Tidal disruptions by rotating black holes: relativistic hydrodynamics with Newtonian codes

TL;DR

This paper introduces an efficient approximate method combining relativistic and Newtonian physics to simulate stellar tidal disruptions by rotating black holes, enabling accurate and computationally feasible studies of such events.

Contribution

It develops a novel approach that integrates relativistic hydrodynamics with Newtonian self-gravity within existing codes, validated against previous relativistic results and applicable to various black hole spins.

Findings

The method accurately reproduces geodesic motion.

Simulations show black hole spin affects debris stream morphology.
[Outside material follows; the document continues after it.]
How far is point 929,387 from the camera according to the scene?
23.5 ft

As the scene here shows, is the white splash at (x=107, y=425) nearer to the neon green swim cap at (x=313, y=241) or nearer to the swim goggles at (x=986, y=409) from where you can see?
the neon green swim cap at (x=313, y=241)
Spin has minimal impact on fallback rates.

Abstract

We propose an approximate approach for studying the relativistic regime of stellar tidal disruptions by rotating massive black holes. It combines an exact relativistic description of the hydrodynamical evolution of a test fluid in a fixed curved spacetime with a Newtonian treatment of the fluid's self-gravity. Explicit expressions for the equations of motion are derived for Kerr spacetime using two different coordinate systems. We implement the new methodology within an existing Newtonian Smoothed Particle Hydrodynamics code and show that including the additional physics involves very little extra computational cost. We carefully explore the validity of the novel approach by first testing its ability to recover geodesic motion, and then by comparing the outcome of tidal disruption simulations against previous relativistic studies. We further compare simulations in Boyer--Lindquist and Kerr--Schild coordinates and conclude that our approach allows accurate simulation even of tidal disruption events where the star penetrates deeply inside the tidal radius of a rotating black hole. Finally, we use the new method to study the effect of the black hole spin on the morphology and fallback rate of the debris streams resulting from tidal disruptions, finding that while the spin has little effect on the fallback rate, it does imprint heavily on the stream morphology, and can even be a determining factor in the survival or disruption of the star itself. Our methodology is discussed in detail as a reference for future astrophysical applications.